Which is your most popular dish and what was the best compliment you had from a customer?
-Efthymios - Our most popular dish is the chicken and talagani souvlaki. People in the UK go crazy for halloumi and talagani took this to the next level! The most memorable reaction was that of one of our Italian customers! Italians absolutely adore Greek food. So one Sunday on Brick Lane Market, we had an Italian guy ordering a souvlaki. Ten minutes later he runs back to tell us this was the best Streetfood he's ever had in his life and to order another 2. All I can say is I was so happy I almost cried!
Did you face any difficulties or has it been an easy ride?
-Difficulties? What's that? Never heard of it! Back to reality, we constantly face new challenges, some big and some small of all sorts. What's important is that we're learning and we're adapting. This has definitely been the hardest thing we've ever done in our entire life!
What's driving The Athenian to where it is now?
-A never ending desire to create change, both to the food scene in the UK but also to the image of modern day Greece. As we all know, growing up in a Greek home means that you learn to eat well - if not overeat at times! We all had moments with grandmas, aunties and mums cooking a "snack" or a "small plate" and ended up having a feast. I think our food culture is what makes us different. Two years ago we visited Naxos with friends. We sat down at a taverna, ordered food and at the end they brought us 5 litres of white wine, fruit salads and desserts for free! This generosity is what makes Greek culture so special and it's one of the aspects of Greece that we're trying to bring to the UK.
What's the thing that you like the most about souvlaki?

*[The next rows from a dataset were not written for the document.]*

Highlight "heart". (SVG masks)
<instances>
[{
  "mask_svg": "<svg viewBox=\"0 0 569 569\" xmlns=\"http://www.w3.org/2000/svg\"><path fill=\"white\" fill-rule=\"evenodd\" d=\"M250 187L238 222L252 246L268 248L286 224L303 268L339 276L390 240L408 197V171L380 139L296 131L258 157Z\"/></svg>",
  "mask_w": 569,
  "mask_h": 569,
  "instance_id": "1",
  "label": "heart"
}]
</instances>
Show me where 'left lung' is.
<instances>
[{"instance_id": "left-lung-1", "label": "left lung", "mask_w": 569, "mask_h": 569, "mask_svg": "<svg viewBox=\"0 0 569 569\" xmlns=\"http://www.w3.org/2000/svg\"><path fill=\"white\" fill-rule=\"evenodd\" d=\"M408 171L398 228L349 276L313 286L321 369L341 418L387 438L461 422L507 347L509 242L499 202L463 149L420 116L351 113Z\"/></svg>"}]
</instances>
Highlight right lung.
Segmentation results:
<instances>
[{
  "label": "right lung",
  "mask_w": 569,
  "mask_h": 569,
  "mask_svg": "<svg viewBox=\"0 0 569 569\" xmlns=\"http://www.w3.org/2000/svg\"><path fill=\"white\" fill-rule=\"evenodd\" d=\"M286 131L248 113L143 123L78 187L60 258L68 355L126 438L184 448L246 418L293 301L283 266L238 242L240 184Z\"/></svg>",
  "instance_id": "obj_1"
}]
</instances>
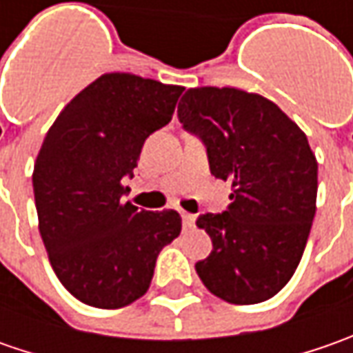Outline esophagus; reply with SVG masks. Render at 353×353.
Segmentation results:
<instances>
[{
  "mask_svg": "<svg viewBox=\"0 0 353 353\" xmlns=\"http://www.w3.org/2000/svg\"><path fill=\"white\" fill-rule=\"evenodd\" d=\"M181 216H183V222L184 225H192L194 224V214H188V212H181Z\"/></svg>",
  "mask_w": 353,
  "mask_h": 353,
  "instance_id": "34e87169",
  "label": "esophagus"
}]
</instances>
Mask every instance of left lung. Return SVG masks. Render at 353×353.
Returning a JSON list of instances; mask_svg holds the SVG:
<instances>
[{"label": "left lung", "instance_id": "1", "mask_svg": "<svg viewBox=\"0 0 353 353\" xmlns=\"http://www.w3.org/2000/svg\"><path fill=\"white\" fill-rule=\"evenodd\" d=\"M179 119L234 188L225 212L196 220L212 239L198 277L232 305L269 301L294 275L316 212L319 163L305 131L277 103L230 86L186 90Z\"/></svg>", "mask_w": 353, "mask_h": 353}]
</instances>
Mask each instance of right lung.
Wrapping results in <instances>:
<instances>
[{"instance_id":"add662e5","label":"right lung","mask_w":353,"mask_h":353,"mask_svg":"<svg viewBox=\"0 0 353 353\" xmlns=\"http://www.w3.org/2000/svg\"><path fill=\"white\" fill-rule=\"evenodd\" d=\"M183 86L108 72L64 105L33 169L39 232L62 287L80 303L121 308L147 292L176 210L121 202L145 139L165 128Z\"/></svg>"}]
</instances>
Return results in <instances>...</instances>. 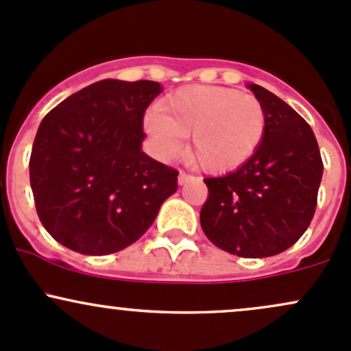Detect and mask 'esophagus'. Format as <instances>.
Here are the masks:
<instances>
[{"label": "esophagus", "mask_w": 351, "mask_h": 351, "mask_svg": "<svg viewBox=\"0 0 351 351\" xmlns=\"http://www.w3.org/2000/svg\"><path fill=\"white\" fill-rule=\"evenodd\" d=\"M191 174H187V172H184V171H180L179 172V177H177V180H179V184H186L187 180L191 179Z\"/></svg>", "instance_id": "34e87169"}]
</instances>
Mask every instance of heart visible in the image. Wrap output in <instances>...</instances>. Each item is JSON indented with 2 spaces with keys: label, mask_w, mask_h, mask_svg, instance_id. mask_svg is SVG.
<instances>
[{
  "label": "heart",
  "mask_w": 351,
  "mask_h": 351,
  "mask_svg": "<svg viewBox=\"0 0 351 351\" xmlns=\"http://www.w3.org/2000/svg\"><path fill=\"white\" fill-rule=\"evenodd\" d=\"M145 130L162 156H176L191 135L189 156L202 169L226 172L254 156L266 132L258 97L224 86L191 85L145 115Z\"/></svg>",
  "instance_id": "1"
}]
</instances>
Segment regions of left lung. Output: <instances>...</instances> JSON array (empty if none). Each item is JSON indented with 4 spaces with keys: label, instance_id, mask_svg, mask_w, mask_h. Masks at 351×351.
<instances>
[{
    "label": "left lung",
    "instance_id": "8db88e82",
    "mask_svg": "<svg viewBox=\"0 0 351 351\" xmlns=\"http://www.w3.org/2000/svg\"><path fill=\"white\" fill-rule=\"evenodd\" d=\"M266 110V132L250 160L231 174L206 177L201 226L207 239L239 258L291 247L315 216L323 160L311 127L286 101L251 84Z\"/></svg>",
    "mask_w": 351,
    "mask_h": 351
}]
</instances>
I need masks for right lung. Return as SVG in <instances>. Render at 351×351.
Listing matches in <instances>:
<instances>
[{"mask_svg": "<svg viewBox=\"0 0 351 351\" xmlns=\"http://www.w3.org/2000/svg\"><path fill=\"white\" fill-rule=\"evenodd\" d=\"M157 82L100 80L41 120L29 184L43 228L80 254L125 250L177 191L179 171L142 152Z\"/></svg>", "mask_w": 351, "mask_h": 351, "instance_id": "right-lung-1", "label": "right lung"}]
</instances>
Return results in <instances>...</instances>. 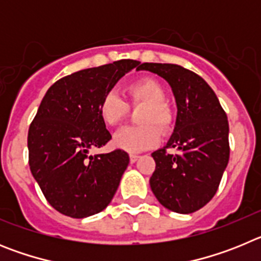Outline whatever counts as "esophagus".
Masks as SVG:
<instances>
[{
	"instance_id": "34e87169",
	"label": "esophagus",
	"mask_w": 261,
	"mask_h": 261,
	"mask_svg": "<svg viewBox=\"0 0 261 261\" xmlns=\"http://www.w3.org/2000/svg\"><path fill=\"white\" fill-rule=\"evenodd\" d=\"M138 158H140V156L135 155V154H130V155H129V161H130V163H136L138 161Z\"/></svg>"
}]
</instances>
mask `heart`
Listing matches in <instances>:
<instances>
[{
  "label": "heart",
  "instance_id": "obj_1",
  "mask_svg": "<svg viewBox=\"0 0 261 261\" xmlns=\"http://www.w3.org/2000/svg\"><path fill=\"white\" fill-rule=\"evenodd\" d=\"M128 105L142 106L138 114L141 125L125 126L115 135V147L126 153H140L155 146L163 135L174 130L175 112L166 102V90L155 78L145 77L129 84L125 89ZM115 93H107L98 105V115L105 125L114 128L128 116L129 107ZM158 126L159 129L156 128Z\"/></svg>",
  "mask_w": 261,
  "mask_h": 261
}]
</instances>
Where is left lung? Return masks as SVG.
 Returning a JSON list of instances; mask_svg holds the SVG:
<instances>
[{
	"label": "left lung",
	"mask_w": 261,
	"mask_h": 261,
	"mask_svg": "<svg viewBox=\"0 0 261 261\" xmlns=\"http://www.w3.org/2000/svg\"><path fill=\"white\" fill-rule=\"evenodd\" d=\"M167 81L177 106L176 125L170 141L154 151L155 171L150 187L156 200L172 212L193 213L216 195L229 163V121L220 100L199 74L175 64L144 62ZM177 149L176 154L167 151Z\"/></svg>",
	"instance_id": "8db88e82"
}]
</instances>
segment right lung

-There are a lot of dishes around the world similar to a souvlaki. And a lot of these you can find in London. But it's always the same feeling after eating them, they're just not a souvlaki! What makes souvlaki so unique is the combination of the bread, with the way the meat is marinated, the fresh salad, the amazing Greek yogurt and the fries. And the fact that it's all wrapped up together means that you can have a combination of flavours all in one bite!
Is Athens taking over London?
-Definitely! We always thought that Athens is one of the coolest and most lively capitals in Europe. We love the graffiti, artwork and cafe culture around the centre and this is something you see more and more of in London and other cities around the world. And of course The Athenian souvlaki helps to bring that feel of Athens in the most international capital in the world.
Any plans to bring The Athenian to Athens?
-Always! We love visiting Athens on a regular basis, we always have a great time and there's so much to do! From a stroll at the beach, to beautiful bars with views of the Parthenon, to the weather and the food! In terms of business, it is not in our immediate plans to bring The Athenian to Athens. Souvlaki in Athens and the rest of Greece is a really saturated market therefore we think it wouldn't be a good idea for us to open something at this point in time. We'll be visiting Athens later this year though and we cannot wait!